Accordingly, the court hereby orders that:

1. Plaintiff's request to proceed in forma pauperis (Dckt. No. 3) is granted.

2. Plaintiff shall pay the statutory filing fee of $350. All payments shall be collected in accordance with the notice to the Director of the California Department of Corrections and Rehabilitation filed concurrently herewith.

3. Claims against defendants Soriano, Kovarik and Torruella are dismissed. Within 30 days of service of this order, plaintiff may amend his complaint in accordance with this Screening Order.

4. The allegations in the pleading are sufficient at least to state cognizable Eighth Amendment claims against defendants Hardy and Totten. See 28 U.S.C. § 1915A. With this order the Clerk of the Court shall provide to plaintiff a blank summons, a copy of the amended complaint (Dckt. No. 2), two USM-285 forms and instructions for service of process on defendants Hardy and Totten. Within 30 days of service of this order plaintiff may return the attached Notice of Submission of Documents with the completed summons, the completed USM-285 forms, and three copies of the complaint. The court will transmit them to the United States Marshal for service of process pursuant to Rule 4 of the Federal Rules of Civil Procedure. Defendants Hardy and Totten will be required to respond to plaintiff's allegations within the deadlines stated in Rule 12(a)(1) of the Federal Rules of Civil Procedure. In this event, the court will construe plaintiff's election to proceed forthwith as his voluntary dismissal of defendants Soriano, Kovarik and Torruella, without prejudice.

5. Failure to comply with this order will result in dismissal of this action.

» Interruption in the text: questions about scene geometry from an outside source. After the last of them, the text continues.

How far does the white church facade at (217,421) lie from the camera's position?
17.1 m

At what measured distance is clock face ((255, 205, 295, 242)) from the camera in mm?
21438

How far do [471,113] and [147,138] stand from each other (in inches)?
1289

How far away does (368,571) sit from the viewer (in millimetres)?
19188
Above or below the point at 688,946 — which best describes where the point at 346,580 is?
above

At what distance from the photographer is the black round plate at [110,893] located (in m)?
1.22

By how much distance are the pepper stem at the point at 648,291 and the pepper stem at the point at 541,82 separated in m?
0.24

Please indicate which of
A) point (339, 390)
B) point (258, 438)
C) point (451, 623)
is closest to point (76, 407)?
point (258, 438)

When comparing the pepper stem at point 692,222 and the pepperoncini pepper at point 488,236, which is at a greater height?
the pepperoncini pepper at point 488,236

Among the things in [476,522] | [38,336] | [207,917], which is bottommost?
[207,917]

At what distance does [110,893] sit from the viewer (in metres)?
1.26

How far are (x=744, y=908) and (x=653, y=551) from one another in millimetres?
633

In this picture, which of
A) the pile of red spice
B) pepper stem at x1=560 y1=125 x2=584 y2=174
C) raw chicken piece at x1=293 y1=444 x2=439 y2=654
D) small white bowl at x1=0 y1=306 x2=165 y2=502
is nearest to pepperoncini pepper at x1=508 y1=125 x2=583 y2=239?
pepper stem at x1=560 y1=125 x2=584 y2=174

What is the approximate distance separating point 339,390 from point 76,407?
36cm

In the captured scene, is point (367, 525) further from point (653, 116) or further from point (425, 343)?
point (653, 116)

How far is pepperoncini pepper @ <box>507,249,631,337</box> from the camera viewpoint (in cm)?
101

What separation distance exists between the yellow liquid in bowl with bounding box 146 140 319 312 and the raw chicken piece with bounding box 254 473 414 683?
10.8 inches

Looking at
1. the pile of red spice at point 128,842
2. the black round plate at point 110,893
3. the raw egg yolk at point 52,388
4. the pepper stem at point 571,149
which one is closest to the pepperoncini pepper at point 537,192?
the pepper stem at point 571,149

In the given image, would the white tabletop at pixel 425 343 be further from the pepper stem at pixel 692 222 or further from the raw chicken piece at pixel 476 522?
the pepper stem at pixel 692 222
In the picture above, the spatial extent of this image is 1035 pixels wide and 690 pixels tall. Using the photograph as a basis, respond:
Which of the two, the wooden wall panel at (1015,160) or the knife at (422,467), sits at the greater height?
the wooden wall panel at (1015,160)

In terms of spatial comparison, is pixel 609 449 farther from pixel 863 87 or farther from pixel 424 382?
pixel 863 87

IN THE UNITED STATES DISTRICT COURT FOR THE EASTERN DISTRICT OF CALIFORNIA

GOLDY RAYBON, Plaintiff, v. TOTTEN, et al., Defendants.

No. 2:12-cv-1008 EFB P

NOTICE OF SUBMISSION OF DOCUMENTS

In accordance with the court's Screening Order, plaintiff hereby elects to:

(1) ______ dismiss defendants Soriano, Kovarik and Torruella without prejudice, and submits the following documents:

1 completed summons form

2 completed forms USM-285

3 copies of the amended complaint (Dckt. No. 2) OR

(2) ______ delay serving any defendant and files an amended complaint in accordance with the court's Screening Order.